A Japanese-led consortium will develop two power plants fuelled by natural gas at a total cost of US$2.3 billion in northern Oman.
Mitsui & Company will take the lead to operate the Ibri and Sohar 3 power plants with its partners, Saudi Arabia’s Acwa Power and Dhofar International Development and Investment Holding (Didic).
The power produced from the completed plants will be about 3.15 gigawatts. The electricity will be sold to the country’s utility, Oman Power and Water Procurement Company (OPWP), for 15 years.
“These power-generation projects represent one of the primary focuses of Mitsui’s infrastructure business,” the Japanese group said, adding that it would continue to bid for contracts in the area.
This is not the first time the trio have joined forces to generate power in Oman.
In March, the same players won the second phase of the combined cycle natural gas-fired Salalah independent power producer (IPP) plant. The 445 megawatt project is already under construction and expected to be completed in two years.
At that time, Acwa’s chief executive, Paddy Padmanathan, said that Oman was a strategic market for the company.

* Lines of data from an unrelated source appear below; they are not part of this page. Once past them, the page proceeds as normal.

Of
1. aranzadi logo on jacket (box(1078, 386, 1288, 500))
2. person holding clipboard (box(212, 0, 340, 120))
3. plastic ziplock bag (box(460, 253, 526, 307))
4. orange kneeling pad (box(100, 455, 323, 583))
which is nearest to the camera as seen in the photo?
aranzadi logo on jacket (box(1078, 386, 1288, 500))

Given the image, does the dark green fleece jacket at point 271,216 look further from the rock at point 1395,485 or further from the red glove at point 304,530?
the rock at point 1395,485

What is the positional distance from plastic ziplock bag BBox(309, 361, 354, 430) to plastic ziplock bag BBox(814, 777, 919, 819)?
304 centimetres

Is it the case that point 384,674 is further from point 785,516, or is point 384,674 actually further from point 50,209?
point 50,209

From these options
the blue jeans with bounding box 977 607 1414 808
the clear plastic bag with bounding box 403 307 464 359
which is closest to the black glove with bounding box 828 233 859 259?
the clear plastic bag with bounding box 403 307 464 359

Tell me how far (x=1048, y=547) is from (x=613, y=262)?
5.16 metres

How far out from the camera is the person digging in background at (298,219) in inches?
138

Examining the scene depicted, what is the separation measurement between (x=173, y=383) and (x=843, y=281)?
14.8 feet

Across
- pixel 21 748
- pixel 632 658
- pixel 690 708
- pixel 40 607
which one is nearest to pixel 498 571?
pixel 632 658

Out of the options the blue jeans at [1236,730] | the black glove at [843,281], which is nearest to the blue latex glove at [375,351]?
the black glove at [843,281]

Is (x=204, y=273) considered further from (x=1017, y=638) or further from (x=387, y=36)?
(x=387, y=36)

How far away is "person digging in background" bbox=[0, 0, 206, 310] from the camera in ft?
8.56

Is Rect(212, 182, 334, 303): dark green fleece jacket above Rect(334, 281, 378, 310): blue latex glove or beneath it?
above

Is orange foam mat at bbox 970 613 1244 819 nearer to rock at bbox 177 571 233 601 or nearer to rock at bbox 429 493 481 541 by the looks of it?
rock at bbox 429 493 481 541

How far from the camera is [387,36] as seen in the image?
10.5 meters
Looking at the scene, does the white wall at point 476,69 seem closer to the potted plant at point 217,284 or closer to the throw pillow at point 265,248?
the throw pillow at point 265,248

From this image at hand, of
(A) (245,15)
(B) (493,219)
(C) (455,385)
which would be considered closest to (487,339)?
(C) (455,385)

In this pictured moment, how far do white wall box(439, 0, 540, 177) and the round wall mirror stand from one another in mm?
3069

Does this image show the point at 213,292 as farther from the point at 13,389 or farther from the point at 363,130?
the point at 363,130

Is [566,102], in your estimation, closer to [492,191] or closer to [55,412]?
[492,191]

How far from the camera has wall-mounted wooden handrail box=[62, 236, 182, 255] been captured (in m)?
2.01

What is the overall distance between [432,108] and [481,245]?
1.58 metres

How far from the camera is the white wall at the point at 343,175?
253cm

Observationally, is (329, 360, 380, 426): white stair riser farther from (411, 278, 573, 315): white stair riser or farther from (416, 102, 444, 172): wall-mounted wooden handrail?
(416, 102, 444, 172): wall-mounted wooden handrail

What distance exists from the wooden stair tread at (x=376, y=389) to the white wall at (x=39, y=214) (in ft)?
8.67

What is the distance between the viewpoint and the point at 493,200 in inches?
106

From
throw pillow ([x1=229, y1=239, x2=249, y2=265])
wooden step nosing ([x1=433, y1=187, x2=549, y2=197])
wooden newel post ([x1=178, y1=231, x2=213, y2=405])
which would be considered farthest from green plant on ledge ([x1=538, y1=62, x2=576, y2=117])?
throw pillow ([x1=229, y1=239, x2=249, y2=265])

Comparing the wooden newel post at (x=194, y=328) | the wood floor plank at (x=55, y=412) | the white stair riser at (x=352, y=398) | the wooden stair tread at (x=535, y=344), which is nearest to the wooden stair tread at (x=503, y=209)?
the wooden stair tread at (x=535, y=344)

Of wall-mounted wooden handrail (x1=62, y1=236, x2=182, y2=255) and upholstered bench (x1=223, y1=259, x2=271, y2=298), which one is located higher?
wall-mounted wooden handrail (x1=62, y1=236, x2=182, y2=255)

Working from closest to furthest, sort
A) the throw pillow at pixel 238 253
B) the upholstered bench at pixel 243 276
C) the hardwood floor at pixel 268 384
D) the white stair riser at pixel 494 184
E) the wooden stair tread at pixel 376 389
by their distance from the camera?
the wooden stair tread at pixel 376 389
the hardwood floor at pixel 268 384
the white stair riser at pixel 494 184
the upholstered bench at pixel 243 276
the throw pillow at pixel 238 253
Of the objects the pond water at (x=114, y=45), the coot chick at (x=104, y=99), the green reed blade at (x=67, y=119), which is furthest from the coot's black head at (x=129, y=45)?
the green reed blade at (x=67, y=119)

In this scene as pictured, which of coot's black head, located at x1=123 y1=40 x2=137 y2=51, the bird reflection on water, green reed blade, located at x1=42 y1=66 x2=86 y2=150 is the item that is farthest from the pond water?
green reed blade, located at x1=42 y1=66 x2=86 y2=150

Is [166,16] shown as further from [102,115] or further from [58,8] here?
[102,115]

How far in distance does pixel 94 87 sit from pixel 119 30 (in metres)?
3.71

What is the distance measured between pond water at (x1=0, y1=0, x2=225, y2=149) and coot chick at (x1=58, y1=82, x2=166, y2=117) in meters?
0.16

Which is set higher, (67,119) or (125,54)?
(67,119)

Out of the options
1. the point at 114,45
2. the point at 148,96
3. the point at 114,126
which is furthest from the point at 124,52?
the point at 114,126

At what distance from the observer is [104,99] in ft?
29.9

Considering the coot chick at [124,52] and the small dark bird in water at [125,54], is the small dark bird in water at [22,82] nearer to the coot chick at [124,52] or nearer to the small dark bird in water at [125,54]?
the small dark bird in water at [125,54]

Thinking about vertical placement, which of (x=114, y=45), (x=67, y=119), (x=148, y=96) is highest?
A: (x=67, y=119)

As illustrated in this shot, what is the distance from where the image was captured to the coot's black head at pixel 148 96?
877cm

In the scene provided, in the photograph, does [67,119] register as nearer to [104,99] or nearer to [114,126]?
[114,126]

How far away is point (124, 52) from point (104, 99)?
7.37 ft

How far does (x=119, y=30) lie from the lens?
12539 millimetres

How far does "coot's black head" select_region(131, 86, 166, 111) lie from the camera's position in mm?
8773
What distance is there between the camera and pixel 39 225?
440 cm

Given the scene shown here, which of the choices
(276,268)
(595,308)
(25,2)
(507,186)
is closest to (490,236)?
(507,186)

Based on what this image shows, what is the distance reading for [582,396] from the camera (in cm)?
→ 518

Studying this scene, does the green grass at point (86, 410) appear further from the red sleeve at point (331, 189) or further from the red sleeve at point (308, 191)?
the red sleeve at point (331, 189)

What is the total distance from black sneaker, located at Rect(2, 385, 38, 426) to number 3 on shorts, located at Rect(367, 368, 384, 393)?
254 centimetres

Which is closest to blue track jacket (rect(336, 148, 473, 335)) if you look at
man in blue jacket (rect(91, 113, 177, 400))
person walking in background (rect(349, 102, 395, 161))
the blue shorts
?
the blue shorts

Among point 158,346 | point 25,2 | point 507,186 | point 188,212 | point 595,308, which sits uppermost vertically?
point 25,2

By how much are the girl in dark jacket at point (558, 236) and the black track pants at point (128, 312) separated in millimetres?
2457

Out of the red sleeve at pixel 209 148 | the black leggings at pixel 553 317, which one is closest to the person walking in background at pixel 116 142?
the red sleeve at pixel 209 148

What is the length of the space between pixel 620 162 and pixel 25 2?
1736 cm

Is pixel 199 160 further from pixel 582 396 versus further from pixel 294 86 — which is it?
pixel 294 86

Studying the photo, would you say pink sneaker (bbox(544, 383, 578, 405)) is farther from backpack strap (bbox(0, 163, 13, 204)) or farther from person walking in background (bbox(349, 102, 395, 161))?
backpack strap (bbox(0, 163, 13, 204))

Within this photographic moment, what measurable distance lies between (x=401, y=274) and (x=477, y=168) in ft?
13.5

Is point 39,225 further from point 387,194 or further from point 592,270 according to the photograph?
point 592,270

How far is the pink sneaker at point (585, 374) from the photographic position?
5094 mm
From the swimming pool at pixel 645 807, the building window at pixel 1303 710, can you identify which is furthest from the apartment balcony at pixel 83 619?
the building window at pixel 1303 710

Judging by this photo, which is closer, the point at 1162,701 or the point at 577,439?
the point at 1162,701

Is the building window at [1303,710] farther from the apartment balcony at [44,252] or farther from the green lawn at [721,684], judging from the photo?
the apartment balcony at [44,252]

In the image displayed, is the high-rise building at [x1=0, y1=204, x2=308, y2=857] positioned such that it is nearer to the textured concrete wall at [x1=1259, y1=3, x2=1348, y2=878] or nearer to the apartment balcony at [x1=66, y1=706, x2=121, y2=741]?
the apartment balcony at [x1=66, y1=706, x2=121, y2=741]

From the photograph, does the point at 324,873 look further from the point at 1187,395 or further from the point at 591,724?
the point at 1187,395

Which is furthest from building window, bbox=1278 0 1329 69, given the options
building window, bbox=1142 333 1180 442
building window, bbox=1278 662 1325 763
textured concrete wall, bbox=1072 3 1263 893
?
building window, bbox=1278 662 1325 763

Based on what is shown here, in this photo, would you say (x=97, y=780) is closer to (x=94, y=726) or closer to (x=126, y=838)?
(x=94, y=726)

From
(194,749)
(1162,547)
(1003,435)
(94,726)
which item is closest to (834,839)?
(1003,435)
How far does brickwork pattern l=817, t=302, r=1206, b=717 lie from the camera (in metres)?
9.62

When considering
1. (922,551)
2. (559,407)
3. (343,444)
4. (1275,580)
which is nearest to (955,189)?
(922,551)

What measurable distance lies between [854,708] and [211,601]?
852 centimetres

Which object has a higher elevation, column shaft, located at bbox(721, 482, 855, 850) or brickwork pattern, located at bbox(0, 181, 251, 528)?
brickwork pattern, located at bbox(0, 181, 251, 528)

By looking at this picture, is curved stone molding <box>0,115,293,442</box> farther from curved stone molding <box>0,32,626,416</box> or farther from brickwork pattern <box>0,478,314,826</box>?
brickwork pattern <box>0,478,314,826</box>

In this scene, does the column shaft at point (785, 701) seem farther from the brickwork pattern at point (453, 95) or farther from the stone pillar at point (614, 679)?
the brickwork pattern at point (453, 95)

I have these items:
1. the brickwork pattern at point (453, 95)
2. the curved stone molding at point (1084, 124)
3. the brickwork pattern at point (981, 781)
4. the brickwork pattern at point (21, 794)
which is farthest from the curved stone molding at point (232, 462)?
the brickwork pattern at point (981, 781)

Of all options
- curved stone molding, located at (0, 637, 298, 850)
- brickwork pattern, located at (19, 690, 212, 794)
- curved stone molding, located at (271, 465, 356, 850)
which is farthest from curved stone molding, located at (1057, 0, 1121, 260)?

Acwa wants to expand within countries in which it already operates. That includes Oman. The Saudi company is growing more than 20 per cent year over year, with its current portfolio standing at about $27.5bn in 2015 with more than $10bn on the books to be added this year.
Energy consumption in Oman is expected to increase to 47 terawatts per hour (TWh) in 2021 from 25 TWh in 2014, according to a report by OPWP in March.
“Increasing personal income, housing starts and continuing government investment in infrastructure projects are major contributors to continued high growth in electricity demand,” said OPWP.